The lecture is itself an exercise in careful attention to this text, but becomes far more than simply another comment on a recent highly publicised declaration. Having now read his lecture, I can assure you that his estimation of its worth is as far off the mark as my anticipation of our meeting this morning. Take and read. Not just the lecture, but, of course, the Scriptures which are able to instruct you for salvation through faith in Christ Jesus.
NB Reading will take time, but that is the point: "Acts of reading that refuse the text patience invariably miscarry."

9 comments:

michael jensen said...

the Funniest thing about the lecture is the way he says that the framers are influenced by the 'Yale School'. This was found HIGHLY AMUSING by the guys who wrote it! But it is an excellent piece. A landmark.

Matthew Moffitt said...

What did he mean by saying that the framers were influenced by the Yale School (Brevard Childs)?

michael jensen said...

He meant that instead of talking about properties like 'inerrancy' they talked about the community in relation to scripture.

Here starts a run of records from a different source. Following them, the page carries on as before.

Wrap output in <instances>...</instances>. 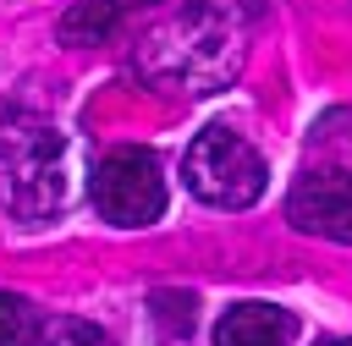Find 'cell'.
Wrapping results in <instances>:
<instances>
[{
  "instance_id": "obj_10",
  "label": "cell",
  "mask_w": 352,
  "mask_h": 346,
  "mask_svg": "<svg viewBox=\"0 0 352 346\" xmlns=\"http://www.w3.org/2000/svg\"><path fill=\"white\" fill-rule=\"evenodd\" d=\"M192 308H198V302H192L187 291H154V319H160V324H170L176 335H187V330H192V319H198Z\"/></svg>"
},
{
  "instance_id": "obj_9",
  "label": "cell",
  "mask_w": 352,
  "mask_h": 346,
  "mask_svg": "<svg viewBox=\"0 0 352 346\" xmlns=\"http://www.w3.org/2000/svg\"><path fill=\"white\" fill-rule=\"evenodd\" d=\"M38 346H110V335L104 330H94L88 319H55L50 330H44V341Z\"/></svg>"
},
{
  "instance_id": "obj_12",
  "label": "cell",
  "mask_w": 352,
  "mask_h": 346,
  "mask_svg": "<svg viewBox=\"0 0 352 346\" xmlns=\"http://www.w3.org/2000/svg\"><path fill=\"white\" fill-rule=\"evenodd\" d=\"M319 346H352V341H319Z\"/></svg>"
},
{
  "instance_id": "obj_8",
  "label": "cell",
  "mask_w": 352,
  "mask_h": 346,
  "mask_svg": "<svg viewBox=\"0 0 352 346\" xmlns=\"http://www.w3.org/2000/svg\"><path fill=\"white\" fill-rule=\"evenodd\" d=\"M0 346H38V319L16 291H0Z\"/></svg>"
},
{
  "instance_id": "obj_11",
  "label": "cell",
  "mask_w": 352,
  "mask_h": 346,
  "mask_svg": "<svg viewBox=\"0 0 352 346\" xmlns=\"http://www.w3.org/2000/svg\"><path fill=\"white\" fill-rule=\"evenodd\" d=\"M126 5H154V0H116V11H126Z\"/></svg>"
},
{
  "instance_id": "obj_1",
  "label": "cell",
  "mask_w": 352,
  "mask_h": 346,
  "mask_svg": "<svg viewBox=\"0 0 352 346\" xmlns=\"http://www.w3.org/2000/svg\"><path fill=\"white\" fill-rule=\"evenodd\" d=\"M77 165L72 143L55 126H6L0 132V209L16 220H50L72 203Z\"/></svg>"
},
{
  "instance_id": "obj_6",
  "label": "cell",
  "mask_w": 352,
  "mask_h": 346,
  "mask_svg": "<svg viewBox=\"0 0 352 346\" xmlns=\"http://www.w3.org/2000/svg\"><path fill=\"white\" fill-rule=\"evenodd\" d=\"M297 319L275 302H242L214 324V346H292Z\"/></svg>"
},
{
  "instance_id": "obj_2",
  "label": "cell",
  "mask_w": 352,
  "mask_h": 346,
  "mask_svg": "<svg viewBox=\"0 0 352 346\" xmlns=\"http://www.w3.org/2000/svg\"><path fill=\"white\" fill-rule=\"evenodd\" d=\"M182 181H187V192H192L198 203H209V209H248V203L264 198L270 170H264V159H258L253 143H242V137L226 132V126H209V132H198V137L187 143Z\"/></svg>"
},
{
  "instance_id": "obj_3",
  "label": "cell",
  "mask_w": 352,
  "mask_h": 346,
  "mask_svg": "<svg viewBox=\"0 0 352 346\" xmlns=\"http://www.w3.org/2000/svg\"><path fill=\"white\" fill-rule=\"evenodd\" d=\"M94 209L116 225H148L165 214V170L148 148L126 143V148H110L99 165H94Z\"/></svg>"
},
{
  "instance_id": "obj_5",
  "label": "cell",
  "mask_w": 352,
  "mask_h": 346,
  "mask_svg": "<svg viewBox=\"0 0 352 346\" xmlns=\"http://www.w3.org/2000/svg\"><path fill=\"white\" fill-rule=\"evenodd\" d=\"M286 220L308 236L352 247V176L346 170H308L286 198Z\"/></svg>"
},
{
  "instance_id": "obj_4",
  "label": "cell",
  "mask_w": 352,
  "mask_h": 346,
  "mask_svg": "<svg viewBox=\"0 0 352 346\" xmlns=\"http://www.w3.org/2000/svg\"><path fill=\"white\" fill-rule=\"evenodd\" d=\"M143 71L160 77V82H182L187 93H204L231 71V49L214 27H204L192 16V22H182L170 33H154L143 44Z\"/></svg>"
},
{
  "instance_id": "obj_7",
  "label": "cell",
  "mask_w": 352,
  "mask_h": 346,
  "mask_svg": "<svg viewBox=\"0 0 352 346\" xmlns=\"http://www.w3.org/2000/svg\"><path fill=\"white\" fill-rule=\"evenodd\" d=\"M116 22H121L116 0H82L77 11L60 16V38H66V44H104V38L116 33Z\"/></svg>"
}]
</instances>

Mark Thompson WAS rather surprised to be counted among Hans Frei!!

Anonymous said...

horay your meeting wasn't bad! Billxxx

Matthew Moffitt said...

Ha ha ha, I bet MDT was rather surprised by that.

Matheson said...

Byron, thanks for this beautiful post. Having now read the piece, I think MPJ's assessment is perhaps not far from the mark. I'm feeling rather thankful to God right now for O'D's ministry as a theologian and Church leader!

Drew said...

not the train-wreck I had been somewhat anxiously anticipating The humbling experience of PhD candidature: I routinely thank God for gracious supervisors!

bigdog said...

Hello Byron

Just read O'D's lecture. Very edifying and helpful. Thank you.

byron smith said...

Hey Victor, good to hear from you and glad you enjoyed it.